Venezuela arrests opposition mayor accused of coup plot
Venezuela arrested opposition leader and Caracas metropolitan mayor Antonio Ledezma on Thursday in a move the government said was needed to halt a U.S.-backed coup plot but foes decried as tyranny.
Intelligence agents took the 59-year-old veteran politician from his office in the banking district of Caracas after breaking down doors and firing shots in the air, witnesses said.
“I just saw how they took Ledezma out of his office as if he were a dog,” wrote opposition legislator Ismael Garcia via Twitter. “They broke down the doors without an arrest warrant.”
The arrest comes a year after the outbreak of opposition protests calling for President Nicolas Maduro’s resignation that rocked the OPEC nation and sparked violence killing 43 people.
Protesters and security forces have clashed sporadically around that anniversary, while a shrinking economy and chronic product shortages have sent Mr. Maduro’s popularity tumbling.
His government in recent days said dissident air force officers had been planning to topple Mr. Maduro in league with opposition leaders and the United States. Officials cited an opposition document signed by Mr. Ledezma that called for a “national transition” as evidence he was involved.
Mr. Ledezma’s wife and aides said late on Thursday they did not know his whereabouts or what he might be charged with.
Opposition leaders including two-time presidential candidate Henrique Capriles gathered at an intelligence detention centre, known by some as “The Tomb,” to demand his release.
In a live broadcast, Mr. Maduro accused Mr. Ledezma of links to an effort to topple the socialist government.
“On the orders of state prosecutors, he was captured and will be processed by the Venezuelan justice system for crimes committed against the peace of the country,” the President said during a meeting with supporters at the presidential palace.
Radical opposition wing
Mr. Ledezma joined the radical wing of the opposition in calling for “La Salida” or the “The Exit” of Mr. Maduro during the 2014 protests. Twice elected mayor, he was steadily stripped of many of his powers by late socialist leader Hugo Chavez.
Upstaged by younger opposition leaders, Mr. Ledezma is not seen as a future leader or even a standard-bearer of the opposition movement. Government supporters dub him “The Vampire” and mock him as an ageing dinosaur.
Mr. Maduro frequently denounces alleged coup plots by opposition leaders, usually without presenting much evidence. His predecessor, Hugo Chavez, survived a brief coup in 2002 amid protests supported by Mr. Ledezma among other opposition leaders.
Following Mr. Ledezma’s arrest, Twitter users reported small street demonstrations in an upscale part of Caracas that was a centre of protests last year.
Economic conditions have worsened since the 2014 protests, with tempers flaring in long supermarket lines as shoppers struggle to track down staples such as detergent, milk and chicken.
Tumbling oil prices have left the OPEC nation struggling to meet its budget needs amid bulging foreign debt payments.
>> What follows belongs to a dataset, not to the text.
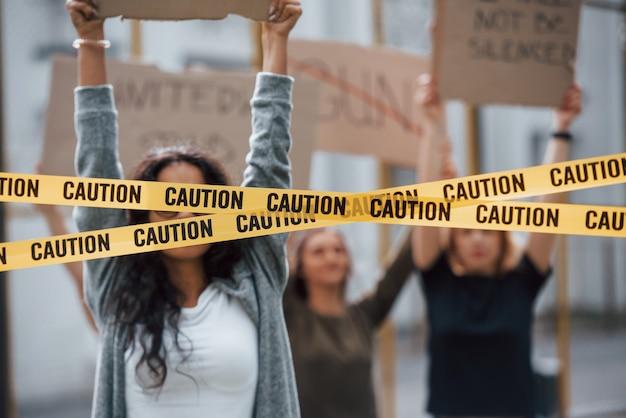 Klebeband, das die augen des mädchens bedeckt. eine gruppe feministischer frauen protestiert im freien für ihre rechte Kostenlose Fotos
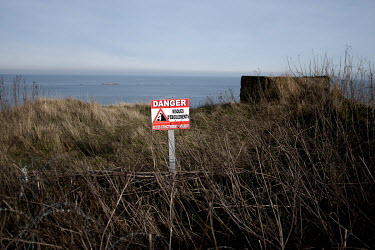 A sign, near a German concrete bunker from World War Two, warns of the danger from falling rocks on the cliffs above Gold Beach, one of the five landing sites along the Normandy coast where allied for...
The government launched a currency devaluation of almost 70 per cent last week, spurring outrage among opposition critics.
Colombian news station NTN24 showed a video of what it called the detention of Mr. Ledezma. The images showed nearly a dozen troops clad in flak jackets and camouflage uniforms ushering him toward an elevator.
Reuters could not independently confirm the video.
Washington, which endorsed the 2002 coup against Chavez before backtracking when he returned to power, has repeatedly denied any attempts to destabilize the Maduro government.
“The United States is not promoting unrest in Venezuela nor are we attempting to undermine Venezuela’s economy or its government,” the U.S. State Department said in a statement on Thursday. “We remain Venezuela’s largest trading partner.”